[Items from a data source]
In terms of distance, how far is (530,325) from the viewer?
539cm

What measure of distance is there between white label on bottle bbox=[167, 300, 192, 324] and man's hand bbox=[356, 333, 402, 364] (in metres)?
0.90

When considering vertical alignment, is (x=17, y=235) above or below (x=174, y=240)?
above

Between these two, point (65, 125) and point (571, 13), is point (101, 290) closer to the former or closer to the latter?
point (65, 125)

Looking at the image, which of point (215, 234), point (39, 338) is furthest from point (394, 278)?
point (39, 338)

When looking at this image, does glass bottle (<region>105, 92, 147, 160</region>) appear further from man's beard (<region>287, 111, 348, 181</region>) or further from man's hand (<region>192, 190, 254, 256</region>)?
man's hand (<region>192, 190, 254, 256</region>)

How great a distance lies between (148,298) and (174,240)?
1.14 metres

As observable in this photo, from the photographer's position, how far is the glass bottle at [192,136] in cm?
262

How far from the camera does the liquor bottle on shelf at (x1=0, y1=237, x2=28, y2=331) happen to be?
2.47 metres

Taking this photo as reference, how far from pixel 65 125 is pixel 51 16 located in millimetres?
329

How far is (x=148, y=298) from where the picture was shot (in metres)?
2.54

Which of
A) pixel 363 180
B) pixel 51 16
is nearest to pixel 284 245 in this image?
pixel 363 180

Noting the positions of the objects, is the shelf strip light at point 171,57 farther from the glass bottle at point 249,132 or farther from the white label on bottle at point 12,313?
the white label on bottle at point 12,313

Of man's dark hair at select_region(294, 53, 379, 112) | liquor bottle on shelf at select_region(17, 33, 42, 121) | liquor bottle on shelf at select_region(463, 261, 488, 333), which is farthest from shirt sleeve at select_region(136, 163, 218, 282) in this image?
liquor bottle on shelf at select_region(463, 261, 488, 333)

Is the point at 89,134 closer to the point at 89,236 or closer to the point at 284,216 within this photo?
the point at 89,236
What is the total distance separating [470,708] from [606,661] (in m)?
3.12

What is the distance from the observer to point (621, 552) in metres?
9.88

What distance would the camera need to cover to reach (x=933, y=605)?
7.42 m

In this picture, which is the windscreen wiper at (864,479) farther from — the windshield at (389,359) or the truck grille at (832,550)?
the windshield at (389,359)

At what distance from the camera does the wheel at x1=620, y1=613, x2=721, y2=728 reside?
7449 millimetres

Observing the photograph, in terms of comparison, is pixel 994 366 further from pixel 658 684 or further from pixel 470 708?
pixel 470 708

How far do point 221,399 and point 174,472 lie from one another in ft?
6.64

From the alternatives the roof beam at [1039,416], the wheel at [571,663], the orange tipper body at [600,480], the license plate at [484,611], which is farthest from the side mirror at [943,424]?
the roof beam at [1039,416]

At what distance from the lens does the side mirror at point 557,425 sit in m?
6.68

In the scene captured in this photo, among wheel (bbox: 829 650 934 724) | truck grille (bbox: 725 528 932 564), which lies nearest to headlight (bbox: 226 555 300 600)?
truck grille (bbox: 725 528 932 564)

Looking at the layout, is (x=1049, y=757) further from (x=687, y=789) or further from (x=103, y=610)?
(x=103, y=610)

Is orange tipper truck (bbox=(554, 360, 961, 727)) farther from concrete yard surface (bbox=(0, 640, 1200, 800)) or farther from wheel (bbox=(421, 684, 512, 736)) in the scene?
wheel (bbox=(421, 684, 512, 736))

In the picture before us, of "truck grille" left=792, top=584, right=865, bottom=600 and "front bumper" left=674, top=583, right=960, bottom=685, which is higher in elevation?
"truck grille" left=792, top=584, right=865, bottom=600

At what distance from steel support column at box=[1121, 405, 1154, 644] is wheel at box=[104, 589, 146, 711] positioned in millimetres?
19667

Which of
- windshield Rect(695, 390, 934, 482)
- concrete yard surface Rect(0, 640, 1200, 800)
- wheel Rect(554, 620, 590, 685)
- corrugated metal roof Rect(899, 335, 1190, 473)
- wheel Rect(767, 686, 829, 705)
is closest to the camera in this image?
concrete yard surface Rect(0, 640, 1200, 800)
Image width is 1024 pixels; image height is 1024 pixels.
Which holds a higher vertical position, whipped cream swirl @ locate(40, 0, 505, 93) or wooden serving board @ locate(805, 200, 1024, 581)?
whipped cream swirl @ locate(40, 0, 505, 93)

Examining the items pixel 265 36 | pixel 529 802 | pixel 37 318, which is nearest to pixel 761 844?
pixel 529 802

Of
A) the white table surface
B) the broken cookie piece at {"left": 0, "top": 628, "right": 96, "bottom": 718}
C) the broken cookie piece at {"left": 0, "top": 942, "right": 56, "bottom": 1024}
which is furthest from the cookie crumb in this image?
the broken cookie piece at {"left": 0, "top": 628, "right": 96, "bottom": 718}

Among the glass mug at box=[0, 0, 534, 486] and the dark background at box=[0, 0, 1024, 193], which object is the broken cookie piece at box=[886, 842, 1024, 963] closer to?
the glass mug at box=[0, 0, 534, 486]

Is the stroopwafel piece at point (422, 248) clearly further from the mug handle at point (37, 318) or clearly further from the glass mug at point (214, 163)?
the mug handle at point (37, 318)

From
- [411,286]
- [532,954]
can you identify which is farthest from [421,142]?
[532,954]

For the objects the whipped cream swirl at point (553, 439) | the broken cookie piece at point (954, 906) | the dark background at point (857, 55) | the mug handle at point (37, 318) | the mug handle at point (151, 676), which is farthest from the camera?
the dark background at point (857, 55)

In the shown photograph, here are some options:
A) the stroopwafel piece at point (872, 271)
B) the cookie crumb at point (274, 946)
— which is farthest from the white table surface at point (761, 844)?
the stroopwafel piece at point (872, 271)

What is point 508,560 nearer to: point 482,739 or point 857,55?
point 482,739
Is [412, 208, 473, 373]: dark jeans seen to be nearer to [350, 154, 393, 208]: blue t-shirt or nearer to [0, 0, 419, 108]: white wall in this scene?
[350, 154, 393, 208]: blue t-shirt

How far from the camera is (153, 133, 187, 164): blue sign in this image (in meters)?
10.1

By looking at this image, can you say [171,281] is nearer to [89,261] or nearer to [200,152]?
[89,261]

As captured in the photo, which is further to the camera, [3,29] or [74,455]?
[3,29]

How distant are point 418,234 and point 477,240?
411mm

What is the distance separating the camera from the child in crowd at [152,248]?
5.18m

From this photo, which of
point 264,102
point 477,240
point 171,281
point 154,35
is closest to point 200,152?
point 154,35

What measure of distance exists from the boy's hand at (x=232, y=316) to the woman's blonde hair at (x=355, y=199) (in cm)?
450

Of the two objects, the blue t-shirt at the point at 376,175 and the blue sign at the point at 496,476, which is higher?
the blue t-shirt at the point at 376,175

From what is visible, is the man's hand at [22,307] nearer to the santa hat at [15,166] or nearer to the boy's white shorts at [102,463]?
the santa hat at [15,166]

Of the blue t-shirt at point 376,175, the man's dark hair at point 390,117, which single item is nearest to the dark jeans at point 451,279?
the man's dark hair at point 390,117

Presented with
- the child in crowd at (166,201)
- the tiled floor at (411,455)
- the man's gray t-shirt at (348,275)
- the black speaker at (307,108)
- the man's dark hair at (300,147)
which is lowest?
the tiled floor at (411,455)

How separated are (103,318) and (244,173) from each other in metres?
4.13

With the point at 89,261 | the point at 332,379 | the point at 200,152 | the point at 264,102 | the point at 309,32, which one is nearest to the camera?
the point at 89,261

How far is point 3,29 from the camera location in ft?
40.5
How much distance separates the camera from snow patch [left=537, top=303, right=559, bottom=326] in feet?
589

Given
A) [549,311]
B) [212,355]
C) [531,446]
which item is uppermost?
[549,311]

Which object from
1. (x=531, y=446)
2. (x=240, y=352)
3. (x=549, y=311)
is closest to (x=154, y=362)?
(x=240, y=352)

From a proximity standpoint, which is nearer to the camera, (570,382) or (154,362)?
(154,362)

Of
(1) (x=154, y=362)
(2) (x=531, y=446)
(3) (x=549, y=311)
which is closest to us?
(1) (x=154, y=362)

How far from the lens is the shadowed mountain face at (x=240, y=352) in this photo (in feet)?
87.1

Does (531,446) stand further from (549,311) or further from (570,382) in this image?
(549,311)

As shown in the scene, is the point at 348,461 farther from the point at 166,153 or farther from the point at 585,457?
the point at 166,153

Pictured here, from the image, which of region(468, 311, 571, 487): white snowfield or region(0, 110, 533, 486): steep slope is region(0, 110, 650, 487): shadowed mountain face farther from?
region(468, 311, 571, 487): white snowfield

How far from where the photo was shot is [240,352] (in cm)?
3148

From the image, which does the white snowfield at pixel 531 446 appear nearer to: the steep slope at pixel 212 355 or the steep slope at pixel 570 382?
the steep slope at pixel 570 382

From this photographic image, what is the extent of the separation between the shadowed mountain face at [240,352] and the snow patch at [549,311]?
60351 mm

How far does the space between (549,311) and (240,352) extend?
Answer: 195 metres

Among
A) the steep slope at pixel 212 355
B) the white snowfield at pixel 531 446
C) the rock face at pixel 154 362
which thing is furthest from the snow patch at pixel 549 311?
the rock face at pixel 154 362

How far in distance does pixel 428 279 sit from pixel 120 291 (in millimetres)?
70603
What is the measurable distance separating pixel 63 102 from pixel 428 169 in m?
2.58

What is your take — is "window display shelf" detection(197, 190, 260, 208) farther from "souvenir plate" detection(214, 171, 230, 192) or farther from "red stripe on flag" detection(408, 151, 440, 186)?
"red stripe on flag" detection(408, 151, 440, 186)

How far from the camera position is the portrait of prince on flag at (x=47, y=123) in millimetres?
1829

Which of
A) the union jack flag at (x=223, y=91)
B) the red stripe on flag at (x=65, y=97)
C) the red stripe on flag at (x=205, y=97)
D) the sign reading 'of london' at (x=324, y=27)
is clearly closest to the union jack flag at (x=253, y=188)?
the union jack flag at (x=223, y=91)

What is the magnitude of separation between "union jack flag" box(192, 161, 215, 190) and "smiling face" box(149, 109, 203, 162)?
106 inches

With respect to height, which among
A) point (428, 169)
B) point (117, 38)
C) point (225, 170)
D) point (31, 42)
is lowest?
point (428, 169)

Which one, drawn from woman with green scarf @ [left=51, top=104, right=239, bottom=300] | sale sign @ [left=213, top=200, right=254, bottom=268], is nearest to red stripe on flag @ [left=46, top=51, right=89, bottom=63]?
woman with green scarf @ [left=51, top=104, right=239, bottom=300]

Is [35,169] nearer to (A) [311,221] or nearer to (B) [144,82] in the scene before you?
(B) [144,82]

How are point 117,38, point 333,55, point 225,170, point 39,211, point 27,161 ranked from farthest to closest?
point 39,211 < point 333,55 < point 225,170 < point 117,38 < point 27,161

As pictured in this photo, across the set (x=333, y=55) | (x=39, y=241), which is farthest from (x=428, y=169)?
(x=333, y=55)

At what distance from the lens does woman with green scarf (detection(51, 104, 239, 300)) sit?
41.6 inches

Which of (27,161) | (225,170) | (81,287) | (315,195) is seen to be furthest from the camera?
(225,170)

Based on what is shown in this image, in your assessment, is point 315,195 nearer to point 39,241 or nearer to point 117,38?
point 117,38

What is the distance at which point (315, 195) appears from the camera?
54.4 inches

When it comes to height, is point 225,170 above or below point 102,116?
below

* _To do_
Repeat exactly, and only, the lines of the records above, starting with the line that contains "What is the magnitude" and ending with the final line, both included.

* _Answer to the exercise_
What is the magnitude of separation between "union jack flag" box(192, 161, 215, 190) and "smiling face" box(149, 109, 203, 162)?
106 inches

With respect to height, which among
A) point (428, 169)
B) point (117, 38)
C) point (225, 170)
D) point (31, 42)
is lowest?
point (428, 169)

Which one, drawn from woman with green scarf @ [left=51, top=104, right=239, bottom=300] | sale sign @ [left=213, top=200, right=254, bottom=268], is nearest to red stripe on flag @ [left=46, top=51, right=89, bottom=63]?
woman with green scarf @ [left=51, top=104, right=239, bottom=300]

Is [35,169] nearer to (A) [311,221] or nearer to (B) [144,82] in the scene before you?
(B) [144,82]

How are point 117,38, point 333,55, point 225,170, point 39,211, point 27,161 ranked from farthest to closest?
point 39,211 < point 333,55 < point 225,170 < point 117,38 < point 27,161

As pictured in this photo, across the set (x=333, y=55) | (x=39, y=241), which is farthest from (x=428, y=169)?
(x=333, y=55)

At what distance from the lens does woman with green scarf (detection(51, 104, 239, 300)) sit?
41.6 inches

Which of (27,161) | (225,170) | (81,287) | (315,195) is seen to be furthest from the camera?
(225,170)

Based on what is shown in this image, in your assessment, is point 315,195 nearer to point 39,241 or nearer to point 117,38?
point 117,38

What is the distance at which point (315, 195) appears from the camera?
54.4 inches

When it comes to height, is point 225,170 above or below point 102,116?
below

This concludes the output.